Quoted passage:
________

12.1 Norms

Definition 12.1.1 (Norm).label Let $E$ be a vector space over $K \in \RC$ and $\norm{\cdot}_{E}: E \to [0, \infty)$, then $\norm{\cdot}_{E}$ is a norm if:

(N)
For any $x \in E$, $\norm{x}_{E} = 0$ if and only if $x = 0$.
(SN2)
For any $x \in E$ and $\lambda \in K$, $\norm{\lambda x}_{E} = \abs{\lambda}\norm{x}_{E}$.
(SN3)
For any $x, y \in E$, $\norm{x + y}_{E} \le \norm{x}_{E} + \norm{y}_{E}$.

Proposition 12.1.2.label Let $E$ be a separated TVS over $K \in \RC$, then the following are equivalent:

(1)
There exists $U \in \cn^{o}(0)$ bounded and convex.
(2)
There exists a norm $\norm{\cdot}_{E}: E \to [0, \infty)$ that induces the topology on $E$.

Proof. (1) $\Rightarrow$ (2): Using Proposition 10.1.11, assume without loss of generality that $U$ is also circled. Let $V \in \cn^{o}(0)$, then there exists $\lambda \in K$ such that $\lambda V \supset U$ and $\abs{\lambda}^{-1}U \subset V$.

Let $\norm{\cdot}_{E}: E \to [0, \infty)$ be the gauge of $U$. For each $r > 0$, let $B_{E}(0, r) = \bracs{x \in E|\norm{x}_E < r}$, then

\[\bracs{\lambda U|\lambda > 0}= \bracs{B_E(0, r)|r > 0}\]

is a fundamental system of neighbourhoods at $0$ for $E$. Therefore $\norm{\cdot}_{E}$ induces the topology on $E$.$\square$

Theorem 12.1.3 (Successive Approximation).label Let $E, F$ be normed vector spaces, $T \in L(E; F)$, $C \ge 0$, and $\gamma \in (0, 1)$. If for all $y \in F$, there exists $x \in E$ such that:

(a)
$\norm{x}_{E} \le C\norm{y}_{F}$.
(b)
$\norm{y - Tx}_{F} \le \gamma \norm{y}_{F}$.

________

Material shown:
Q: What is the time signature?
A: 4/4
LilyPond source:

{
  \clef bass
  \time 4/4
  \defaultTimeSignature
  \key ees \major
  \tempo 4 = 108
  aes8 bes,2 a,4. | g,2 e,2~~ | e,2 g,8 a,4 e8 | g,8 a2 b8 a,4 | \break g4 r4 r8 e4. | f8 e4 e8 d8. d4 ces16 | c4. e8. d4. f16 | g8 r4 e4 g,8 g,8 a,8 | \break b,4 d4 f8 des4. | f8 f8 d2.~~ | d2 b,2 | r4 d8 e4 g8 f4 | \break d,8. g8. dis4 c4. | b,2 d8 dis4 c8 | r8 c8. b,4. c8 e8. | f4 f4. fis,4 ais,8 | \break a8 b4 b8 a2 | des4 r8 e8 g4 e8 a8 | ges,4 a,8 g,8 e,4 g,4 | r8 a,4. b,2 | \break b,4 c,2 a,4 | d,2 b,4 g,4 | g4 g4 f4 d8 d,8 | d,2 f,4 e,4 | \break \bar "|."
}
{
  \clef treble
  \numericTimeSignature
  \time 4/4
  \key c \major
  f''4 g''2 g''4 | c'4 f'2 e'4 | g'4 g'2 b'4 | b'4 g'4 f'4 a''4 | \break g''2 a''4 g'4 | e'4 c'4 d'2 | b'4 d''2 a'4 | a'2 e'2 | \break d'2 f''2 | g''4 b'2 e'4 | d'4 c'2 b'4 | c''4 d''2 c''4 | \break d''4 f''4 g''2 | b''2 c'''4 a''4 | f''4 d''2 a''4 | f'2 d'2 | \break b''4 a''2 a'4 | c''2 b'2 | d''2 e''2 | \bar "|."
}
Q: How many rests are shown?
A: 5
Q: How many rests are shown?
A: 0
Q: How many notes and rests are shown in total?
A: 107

________

Given instruction 1: In the norms text, what name does Theorem 12.1.3 carry?
Given instruction 2: Reproduce all of the records that follow the norms text, line for line and unchanged.

Final answer 1: Successive Approximation

Final answer 2:
Q: What is the time signature?
A: 4/4
LilyPond source:

{
  \clef bass
  \time 4/4
  \defaultTimeSignature
  \key ees \major
  \tempo 4 = 108
  aes8 bes,2 a,4. | g,2 e,2~~ | e,2 g,8 a,4 e8 | g,8 a2 b8 a,4 | \break g4 r4 r8 e4. | f8 e4 e8 d8. d4 ces16 | c4. e8. d4. f16 | g8 r4 e4 g,8 g,8 a,8 | \break b,4 d4 f8 des4. | f8 f8 d2.~~ | d2 b,2 | r4 d8 e4 g8 f4 | \break d,8. g8. dis4 c4. | b,2 d8 dis4 c8 | r8 c8. b,4. c8 e8. | f4 f4. fis,4 ais,8 | \break a8 b4 b8 a2 | des4 r8 e8 g4 e8 a8 | ges,4 a,8 g,8 e,4 g,4 | r8 a,4. b,2 | \break b,4 c,2 a,4 | d,2 b,4 g,4 | g4 g4 f4 d8 d,8 | d,2 f,4 e,4 | \break \bar "|."
}
{
  \clef treble
  \numericTimeSignature
  \time 4/4
  \key c \major
  f''4 g''2 g''4 | c'4 f'2 e'4 | g'4 g'2 b'4 | b'4 g'4 f'4 a''4 | \break g''2 a''4 g'4 | e'4 c'4 d'2 | b'4 d''2 a'4 | a'2 e'2 | \break d'2 f''2 | g''4 b'2 e'4 | d'4 c'2 b'4 | c''4 d''2 c''4 | \break d''4 f''4 g''2 | b''2 c'''4 a''4 | f''4 d''2 a''4 | f'2 d'2 | \break b''4 a''2 a'4 | c''2 b'2 | d''2 e''2 | \bar "|."
}
Q: How many rests are shown?
A: 5
Q: How many rests are shown?
A: 0
Q: How many notes and rests are shown in total?
A: 107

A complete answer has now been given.